An immediate harm means such, that there is little or no opportunity to save oneself from that harm.
The best example used to explain assault is the unwarranted act of throwing water by one person, on another. Imagine this in slow motion – starting from the moment when you notice the perpetrator swinging the glass, full of water, in your direction until the penultimate moment before it completely soaks you (or not, depending on your reflexes), is assault.
What happens once the water lands on you, is the tort of battery. Battery is the actualization of an assault, and thus, follows from an assault.
The victim, however, need not be aware of the act, i.e., there need not be any apprehension caused to the victim, since such acts may be one of surprise or otherwise where the victim is unaware of it until it actually occurs, for example, hitting someone from behind.
Since there is actual contact, there should also be ‘harm’.
The nature of this harm caused, however, need not be serious. That is because the tort of battery (and assault) depends on the intention of the perpetrator, so if s/he intends to cause serious harm and has done the penultimate act within his/her control to cause the harm (hurling the water from the glass), but fails, and instead just brushes against the body of the victim, s/he would still be liable for battery. Of course, if there is no contact altogether, the claim for battery will fail.
A lack of intention, such as a harmless tap on the shoulder, does not amount to battery.
An exception to the tort of assault or battery would be where such apprehension or contact is lawful or justified, such as a policeman threatening a fleeing thief against it, and finally pinning him down.
Also included in this is the right of the parents to chastise their children – unnecessary abuse would amount to battery.
The elements of assault are, thus:
1. intention to cause harm
2. reasonable apprehension in the mind of the victim
3. imminent harm
(4. actual contact, upon which the perpetrator commits the tort of battery)
False Imprisonment means the total restraint on the liberty of a person, without any lawful or justifiable excuse; ergo, ‘false’!
This imprisonment can be either actual or constructive, the latter being the case where the person is wrongly told s/he is not free to move about and thus kept in custody (custody means under ones authority, and not always police custody), but there is no physical restrictions such as being locked in a room or a cell.
Total restraint only occurs when a person’s movement is restricted to a small, well-defined area (such as a room). Conversely, if a passageway to a hall is blocked, and a person has to take another passage which is some distance away, it will not amount to ‘total restraint’. That is because there is an alternative here, i.e., another way to move about.

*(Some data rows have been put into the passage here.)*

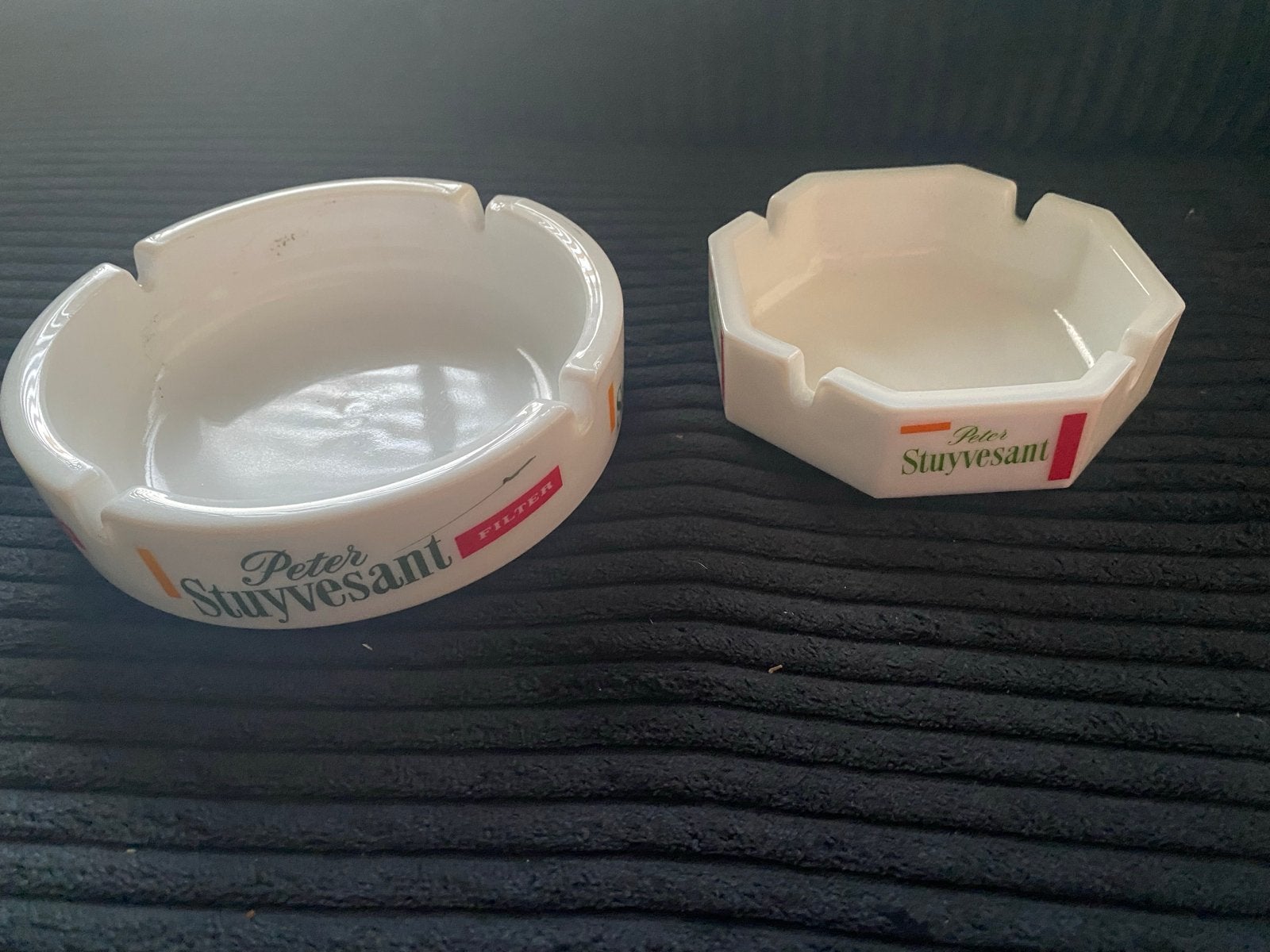 Vintage Peter Stuyvesant asbakken - Set van 2, Ophalen of Verzenden, Gebruikt, Asbak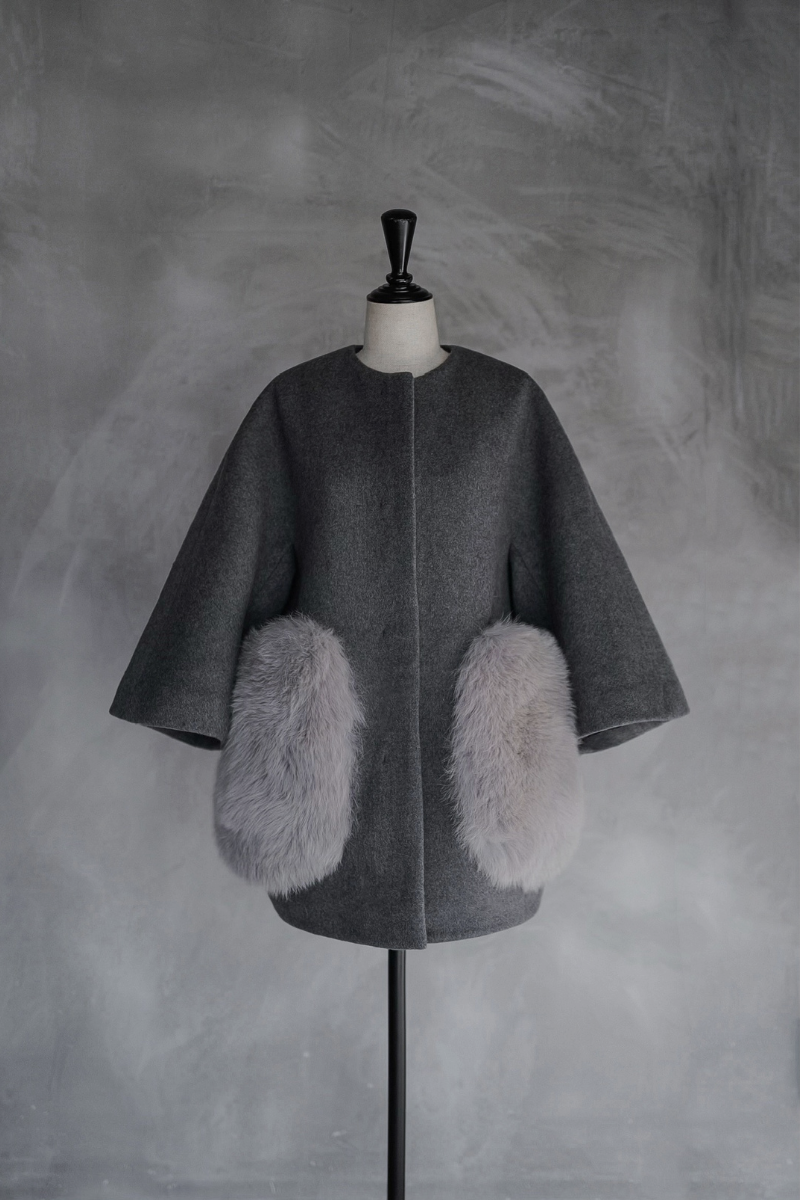 sheller シェリエ ラシカル ケープ コート COAT – shéller / シェリエ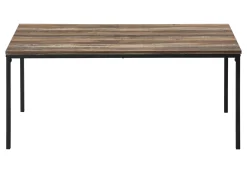 Ens de tables - 3mcx, faux bois brun, métal noir - Monarch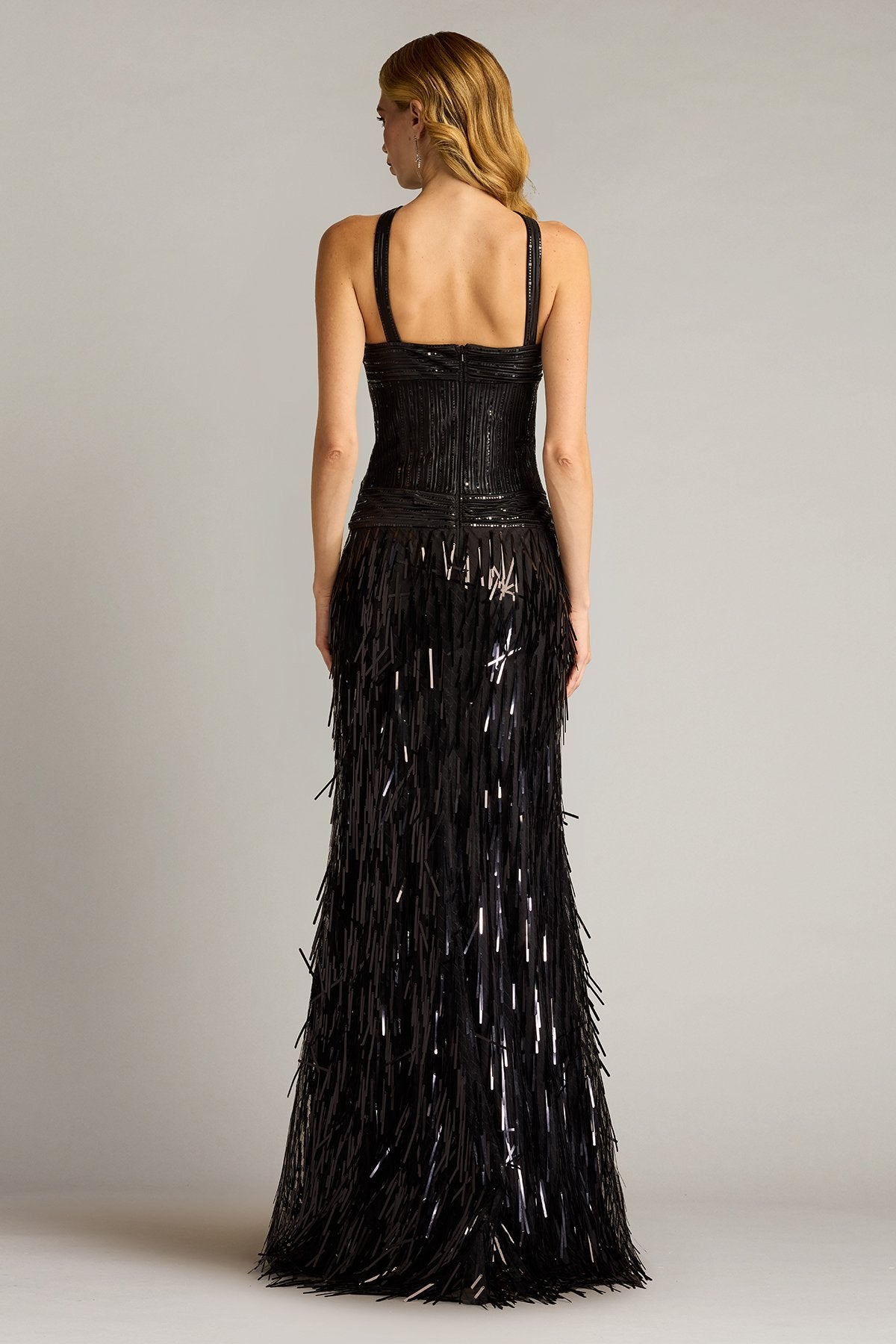 Ares Sequin Fringe Halter Gown Tadashi Shoji Official Online Boutique Ares Sequin Fringe Halter Gown Tadashi Shoji Official Online Boutique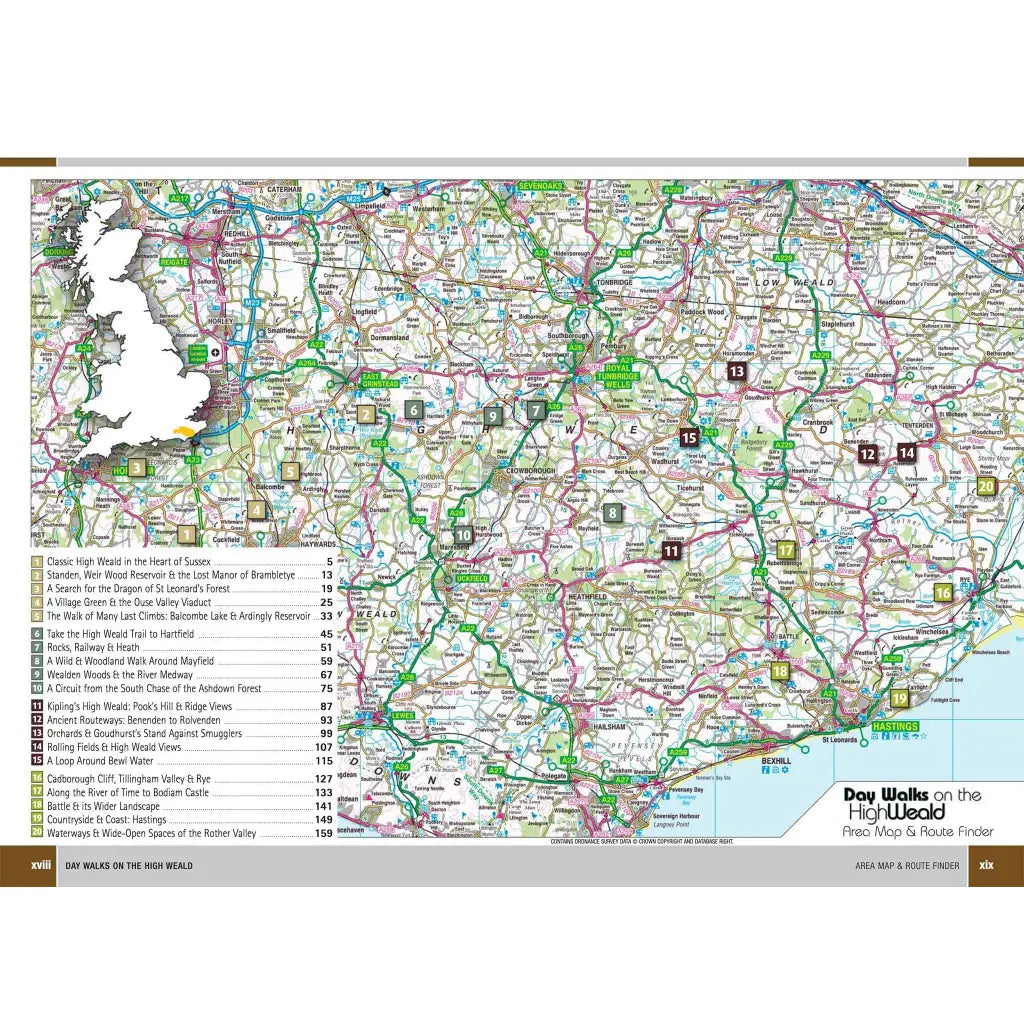 Day Walks on the High Weald-The Trails Shop
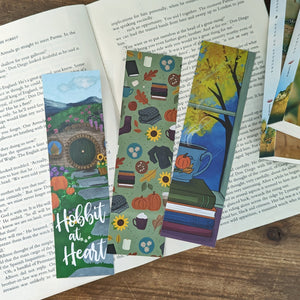 Fall Lit Bookmarks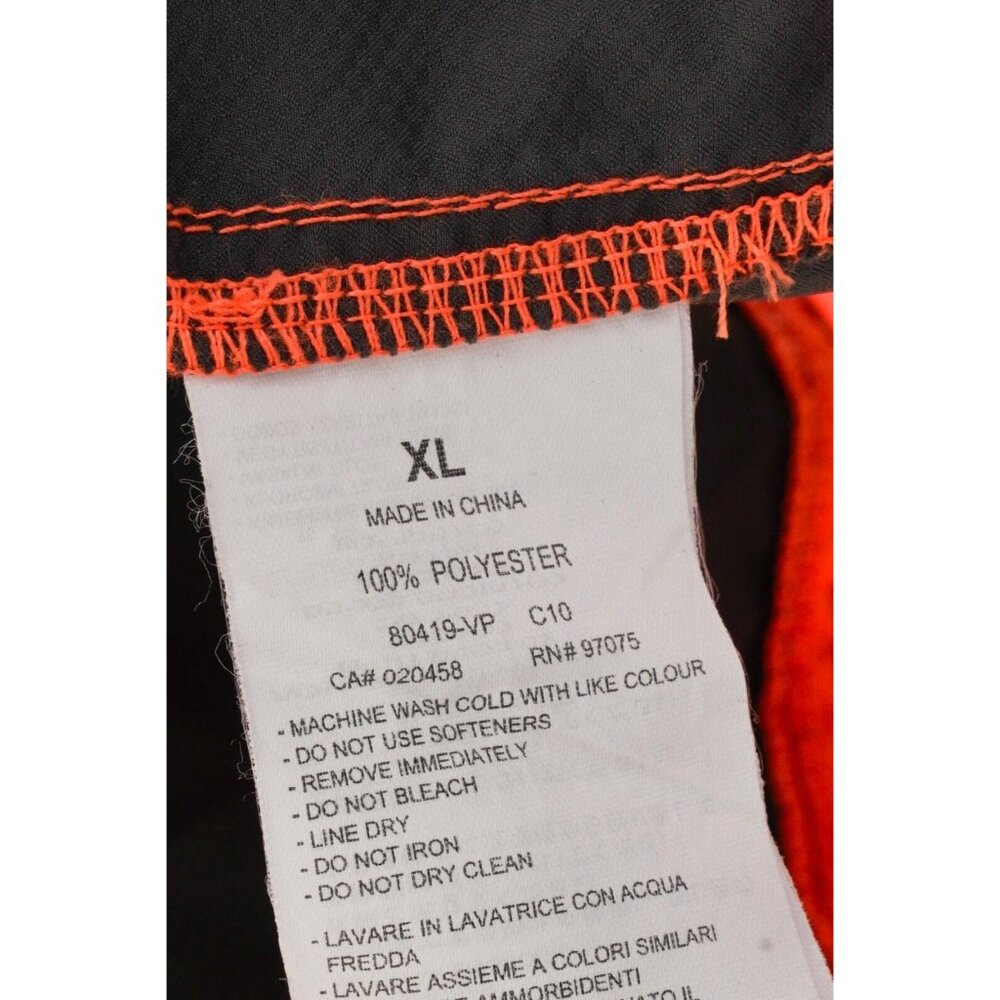 Saucony Vizipro Florescent Orange Running Vest Men's Sz XL - Picture 9 of 9
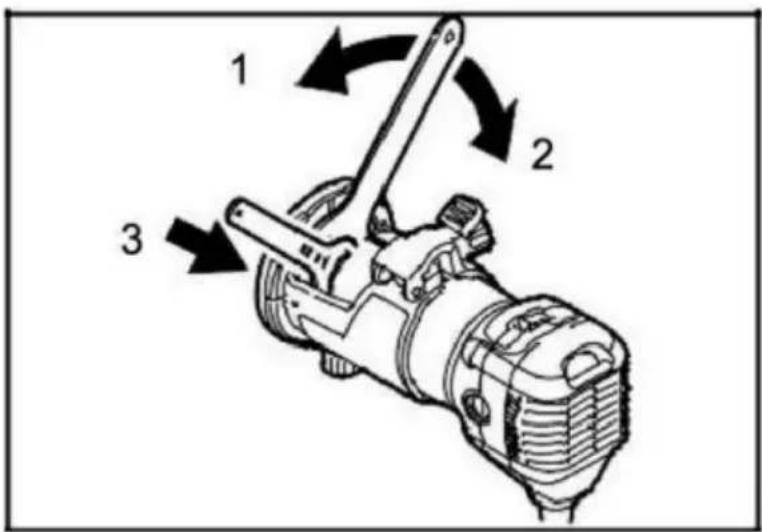 Vevor 0700C - Trimmeraufsatz installieren oder entfernen - 1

The alternative means/means of escape should be one which is reasonable. Thus, a locked room with a window on the steep edge of canyon is not an option.
Additionally, the claimant needs to be aware of, or be able to make out that means of escape, which means – a secret exit behind a bookshelf which can be moved only by using a secret code, does not fall under the ‘reasonable’ category.
Therefore, total restraint restricts the movement of a person completely, just like the phrase suggests. The passageway situation is one of partial restraint.
This restraint can be for any period of time – however short or long.
This is probably because what is a “short” amount of time, and what is “long”, is a very subjective question; but, a matter pertaining to an individual’s personal space and liberty is very serious, so allowing for such vagueness to create loopholes would not have been prudent.
A defence for false imprisonment would be a voluntary act from the defendant to be ‘imprisoned’.
However, voluntary in certain cases includes knowledge, so if you are detained wrongly and you accept it unknowingly, that will not be a voluntary act. Referring to the personal liberty bit again, this is simply logical that it’s not a voluntary act, else it would be misused widely.